Plusieurs événements ont complété le programme. A l’occasion du festival, l’Institut franco-japonais a organisé une rétrospective Claude Chabrol, dont l’œuvre suscite un grand intérêt au Japon, bien que de nombreux opus y soient inédits. Au moment même du festival, le Studio Harcourt présentait au Nexus Hall de Ginza une magnifique exposition de portraits d’acteurs du cinéma français qui faisait un bel écho au festival. Enfin, le réalisateur Otar Iosseliani a donné une master class à la Film School of Tokyo.
Sur les 12 longs-métrages présentés, 4 ont d’ores et déjà une sortie commerciale prévue dans les prochains mois, et les artistes ont donné de nombreux entretiens à la presse japonaise en perspective de la sortie.
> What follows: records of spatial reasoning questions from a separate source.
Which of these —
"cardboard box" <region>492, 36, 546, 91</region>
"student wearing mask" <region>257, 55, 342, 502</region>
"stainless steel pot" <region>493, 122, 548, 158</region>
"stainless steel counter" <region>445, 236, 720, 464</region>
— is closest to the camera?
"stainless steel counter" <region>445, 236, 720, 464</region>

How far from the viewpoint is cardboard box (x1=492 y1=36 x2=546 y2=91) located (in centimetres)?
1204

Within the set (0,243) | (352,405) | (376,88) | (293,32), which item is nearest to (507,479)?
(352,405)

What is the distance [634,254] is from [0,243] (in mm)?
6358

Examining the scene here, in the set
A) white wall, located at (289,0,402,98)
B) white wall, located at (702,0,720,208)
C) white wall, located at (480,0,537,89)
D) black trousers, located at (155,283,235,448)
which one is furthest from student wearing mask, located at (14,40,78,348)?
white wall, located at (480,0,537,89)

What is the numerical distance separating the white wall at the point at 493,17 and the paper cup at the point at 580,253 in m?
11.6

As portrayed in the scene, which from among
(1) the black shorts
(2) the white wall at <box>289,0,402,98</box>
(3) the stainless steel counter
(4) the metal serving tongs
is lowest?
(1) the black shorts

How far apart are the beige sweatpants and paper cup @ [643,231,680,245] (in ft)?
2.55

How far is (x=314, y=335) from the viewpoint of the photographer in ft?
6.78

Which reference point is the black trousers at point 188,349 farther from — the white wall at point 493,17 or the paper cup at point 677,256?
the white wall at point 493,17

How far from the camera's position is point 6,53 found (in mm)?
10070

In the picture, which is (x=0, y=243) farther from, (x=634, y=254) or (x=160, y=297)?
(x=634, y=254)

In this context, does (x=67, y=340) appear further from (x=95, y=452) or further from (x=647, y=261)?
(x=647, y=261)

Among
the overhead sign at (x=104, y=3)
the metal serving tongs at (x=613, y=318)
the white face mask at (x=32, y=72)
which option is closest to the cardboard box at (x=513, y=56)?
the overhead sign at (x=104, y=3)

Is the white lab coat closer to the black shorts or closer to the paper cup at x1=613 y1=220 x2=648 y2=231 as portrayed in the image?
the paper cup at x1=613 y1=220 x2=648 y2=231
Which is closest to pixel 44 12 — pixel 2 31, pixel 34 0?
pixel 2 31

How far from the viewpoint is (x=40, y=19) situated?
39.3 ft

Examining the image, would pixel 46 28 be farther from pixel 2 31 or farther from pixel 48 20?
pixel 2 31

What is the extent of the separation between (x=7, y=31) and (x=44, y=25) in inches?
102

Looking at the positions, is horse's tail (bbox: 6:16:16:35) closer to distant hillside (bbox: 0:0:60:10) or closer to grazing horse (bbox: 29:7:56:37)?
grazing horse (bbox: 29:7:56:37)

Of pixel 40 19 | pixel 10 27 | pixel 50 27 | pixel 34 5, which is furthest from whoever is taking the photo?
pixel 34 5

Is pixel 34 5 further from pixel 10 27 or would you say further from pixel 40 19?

Le festival sert ainsi de rampe de lancement aux films devant sortir dans les quelques mois suivant l’événement. Les autres longs-métrages n’ont pas encore de distributeur au Japon, et les vendeurs internationaux de ces titres, qui étaient présents à Tokyo, ont pu profiter de la visibilité offerte par le festival pour avancer dans leurs négociations avec les distributeurs potentiels. Des projections spéciales de ces films avaient été organisées en amont du festival pour les acheteurs, ainsi que des projections de presse de tous les films de la sélection.
Le festival se double chaque année d’un marché du film français, auquel participaient cette année 25 personnes de 22 sociétés françaises venues rencontrer les acheteurs japonais. Organisé dans un espace de l’hôtel Peninsula, à quelques pas de la salle Asahi Hall, le marché fut le théâtre de nombreux rendez-vous ayant débouché sur plusieurs ventes. De l’avis des participants, le marché du film français au Japon est un rendez-vous d’autant plus important que les acheteurs japonais recommencent enfin à acheter après plusieurs années très moroses. Dans le contexte actuel du marché japonais, très difficile pour les films étrangers – le cinéma national totalise en 2010 54% de parts de marché -, le marché et le festival du film français au Japon sont pour nos films à la fois une vitrine et le lieu où une bonne partie des affaires de l’année se réalisent.